#### EXERCISE
In every one of the items below, substitute "lens" for each occurrence of "camera" and reproduce the lines with nothing else changed.

#### EXERCISE DATA
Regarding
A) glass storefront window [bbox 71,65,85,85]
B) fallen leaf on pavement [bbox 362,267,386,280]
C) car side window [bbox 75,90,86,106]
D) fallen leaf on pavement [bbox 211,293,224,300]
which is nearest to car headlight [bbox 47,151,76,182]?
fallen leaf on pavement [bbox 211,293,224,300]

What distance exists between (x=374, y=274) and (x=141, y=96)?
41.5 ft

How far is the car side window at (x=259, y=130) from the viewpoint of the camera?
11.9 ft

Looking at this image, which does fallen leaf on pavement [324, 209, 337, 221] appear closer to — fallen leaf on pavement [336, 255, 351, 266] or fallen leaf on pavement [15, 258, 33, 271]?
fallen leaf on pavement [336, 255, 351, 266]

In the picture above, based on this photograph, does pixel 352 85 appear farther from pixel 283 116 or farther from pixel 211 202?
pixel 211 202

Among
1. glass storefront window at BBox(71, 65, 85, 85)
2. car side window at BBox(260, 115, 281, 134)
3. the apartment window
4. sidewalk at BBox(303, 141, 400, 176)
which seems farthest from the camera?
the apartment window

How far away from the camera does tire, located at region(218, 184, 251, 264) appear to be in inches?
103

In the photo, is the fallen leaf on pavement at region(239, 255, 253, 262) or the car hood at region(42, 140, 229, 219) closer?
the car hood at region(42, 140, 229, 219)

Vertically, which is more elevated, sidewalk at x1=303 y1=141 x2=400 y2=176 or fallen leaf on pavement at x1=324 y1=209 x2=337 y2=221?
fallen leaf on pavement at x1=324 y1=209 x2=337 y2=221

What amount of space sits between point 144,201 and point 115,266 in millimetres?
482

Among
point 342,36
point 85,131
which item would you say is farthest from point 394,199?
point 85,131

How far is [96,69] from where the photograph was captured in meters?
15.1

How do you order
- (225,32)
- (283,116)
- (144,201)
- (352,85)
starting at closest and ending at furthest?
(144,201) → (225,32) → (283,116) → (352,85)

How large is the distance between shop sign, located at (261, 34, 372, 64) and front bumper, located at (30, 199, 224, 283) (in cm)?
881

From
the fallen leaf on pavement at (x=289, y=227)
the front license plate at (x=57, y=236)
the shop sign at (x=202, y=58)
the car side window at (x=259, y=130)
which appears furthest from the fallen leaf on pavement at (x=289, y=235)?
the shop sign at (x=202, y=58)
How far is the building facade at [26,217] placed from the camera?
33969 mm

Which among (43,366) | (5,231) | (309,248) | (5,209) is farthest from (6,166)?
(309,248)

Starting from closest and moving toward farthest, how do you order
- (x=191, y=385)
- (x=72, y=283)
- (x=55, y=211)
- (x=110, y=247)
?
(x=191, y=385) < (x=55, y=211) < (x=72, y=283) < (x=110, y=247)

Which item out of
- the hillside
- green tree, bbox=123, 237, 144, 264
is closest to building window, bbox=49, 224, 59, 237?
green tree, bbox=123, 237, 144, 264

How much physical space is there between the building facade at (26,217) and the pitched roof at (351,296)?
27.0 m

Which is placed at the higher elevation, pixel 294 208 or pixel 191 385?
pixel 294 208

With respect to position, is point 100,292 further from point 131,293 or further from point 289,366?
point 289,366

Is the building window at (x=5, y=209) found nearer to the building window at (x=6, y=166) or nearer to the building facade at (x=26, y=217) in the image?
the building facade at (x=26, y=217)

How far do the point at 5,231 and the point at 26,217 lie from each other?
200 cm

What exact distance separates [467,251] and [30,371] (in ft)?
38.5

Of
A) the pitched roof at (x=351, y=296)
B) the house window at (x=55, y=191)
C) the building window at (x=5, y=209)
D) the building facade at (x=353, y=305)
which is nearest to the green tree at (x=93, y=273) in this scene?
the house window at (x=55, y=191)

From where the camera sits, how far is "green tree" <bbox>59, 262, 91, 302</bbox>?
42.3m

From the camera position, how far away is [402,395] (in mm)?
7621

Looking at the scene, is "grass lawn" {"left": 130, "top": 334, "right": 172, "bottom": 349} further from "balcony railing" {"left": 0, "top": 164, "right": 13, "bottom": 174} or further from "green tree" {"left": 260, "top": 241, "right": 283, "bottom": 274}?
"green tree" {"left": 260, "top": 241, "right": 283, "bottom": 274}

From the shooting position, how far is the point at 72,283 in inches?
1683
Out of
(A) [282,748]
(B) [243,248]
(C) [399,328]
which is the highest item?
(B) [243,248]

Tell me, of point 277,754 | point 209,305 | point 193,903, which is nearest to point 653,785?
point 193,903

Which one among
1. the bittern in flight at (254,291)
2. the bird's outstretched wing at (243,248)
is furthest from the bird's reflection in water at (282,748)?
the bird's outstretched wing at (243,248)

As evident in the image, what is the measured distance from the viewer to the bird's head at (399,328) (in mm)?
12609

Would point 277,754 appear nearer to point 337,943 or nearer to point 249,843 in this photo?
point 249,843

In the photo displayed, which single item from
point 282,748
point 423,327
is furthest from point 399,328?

#### FINISHED ANSWER
Regarding
A) glass storefront window [bbox 71,65,85,85]
B) fallen leaf on pavement [bbox 362,267,386,280]
C) car side window [bbox 75,90,86,106]
D) fallen leaf on pavement [bbox 211,293,224,300]
which is nearest to car headlight [bbox 47,151,76,182]?
fallen leaf on pavement [bbox 211,293,224,300]

What distance exists between (x=374, y=274) and (x=141, y=96)?
41.5 ft

How far is the car side window at (x=259, y=130) from the viewpoint of the lens?
11.9 ft

Looking at this image, which does fallen leaf on pavement [324, 209, 337, 221] appear closer to — fallen leaf on pavement [336, 255, 351, 266] or fallen leaf on pavement [15, 258, 33, 271]?
fallen leaf on pavement [336, 255, 351, 266]

In the picture above, based on this photograph, does pixel 352 85 appear farther from pixel 283 116 or farther from pixel 211 202?
pixel 211 202

Among
1. glass storefront window at BBox(71, 65, 85, 85)
2. car side window at BBox(260, 115, 281, 134)
3. the apartment window
4. sidewalk at BBox(303, 141, 400, 176)
which seems farthest from the lens?
the apartment window

How far away from the lens does tire, located at region(218, 184, 251, 264) appear to be in inches?
103

In the photo, is the fallen leaf on pavement at region(239, 255, 253, 262) or the car hood at region(42, 140, 229, 219) closer?
the car hood at region(42, 140, 229, 219)

Vertically, which is more elevated, sidewalk at x1=303 y1=141 x2=400 y2=176 or fallen leaf on pavement at x1=324 y1=209 x2=337 y2=221?
fallen leaf on pavement at x1=324 y1=209 x2=337 y2=221

What amount of space sits between point 144,201 and point 115,266 in millimetres?
482

Among
point 342,36
point 85,131
which item would you say is farthest from point 394,199?
point 85,131

How far is [96,69] from where the photograph was captured in meters?
15.1

How do you order
- (225,32)
- (283,116)
- (144,201)
- (352,85)
starting at closest and ending at furthest?
(144,201) → (225,32) → (283,116) → (352,85)

How large is the distance between shop sign, located at (261, 34, 372, 64) and front bumper, located at (30, 199, 224, 283) (in cm)?
881

From
the fallen leaf on pavement at (x=289, y=227)
the front license plate at (x=57, y=236)
the shop sign at (x=202, y=58)
the car side window at (x=259, y=130)
which appears furthest from the fallen leaf on pavement at (x=289, y=235)?
the shop sign at (x=202, y=58)
How far is the building facade at [26,217] placed from the lens?
33969 mm

Which among (43,366) | (5,231) | (309,248) | (5,209) is farthest from (6,166)?
(309,248)

Starting from closest and moving toward farthest, how do you order
- (x=191, y=385)
- (x=72, y=283)
- (x=55, y=211)
- (x=110, y=247)
?
(x=191, y=385) < (x=55, y=211) < (x=72, y=283) < (x=110, y=247)

Which item out of
- the hillside
- green tree, bbox=123, 237, 144, 264
is closest to building window, bbox=49, 224, 59, 237?
green tree, bbox=123, 237, 144, 264

How much physical space is there between the building facade at (26,217) and the pitched roof at (351,296)?
27.0 m

Which is placed at the higher elevation, pixel 294 208 or pixel 191 385?
pixel 294 208

With respect to position, is point 100,292 further from point 131,293 or further from point 289,366?
point 289,366

Is the building window at (x=5, y=209) found nearer to the building window at (x=6, y=166) or nearer to the building facade at (x=26, y=217) in the image?
the building facade at (x=26, y=217)

How far do the point at 5,231 and the point at 26,217 lie from each other?
200 cm

What exact distance separates [467,251] and [30,371] (in ft)?
38.5

Of
A) the pitched roof at (x=351, y=296)
B) the house window at (x=55, y=191)
C) the building window at (x=5, y=209)
D) the building facade at (x=353, y=305)
which is nearest to the green tree at (x=93, y=273) in this scene?
the house window at (x=55, y=191)

From where the lens sits, how far is "green tree" <bbox>59, 262, 91, 302</bbox>?
42.3m

From the lens position, how far away is [402,395] (in mm)?
7621

Looking at the scene, is "grass lawn" {"left": 130, "top": 334, "right": 172, "bottom": 349} further from "balcony railing" {"left": 0, "top": 164, "right": 13, "bottom": 174} or further from "green tree" {"left": 260, "top": 241, "right": 283, "bottom": 274}?
"green tree" {"left": 260, "top": 241, "right": 283, "bottom": 274}

From the shooting position, how far is the point at 72,283 in inches?
1683
Out of
(A) [282,748]
(B) [243,248]
(C) [399,328]
which is the highest item?
(B) [243,248]

Tell me, of point 277,754 | point 209,305 | point 193,903, which is nearest to point 653,785?
point 193,903

Which one among
1. the bittern in flight at (254,291)
2. the bird's outstretched wing at (243,248)
is furthest from the bird's reflection in water at (282,748)?
the bird's outstretched wing at (243,248)

As evident in the image, what is the measured distance from the viewer to the bird's head at (399,328) (in mm)?
12609

Would point 277,754 appear nearer to point 337,943 or nearer to point 249,843 in this photo?
point 249,843

In the photo displayed, which single item from
point 282,748
point 423,327
is furthest from point 399,328?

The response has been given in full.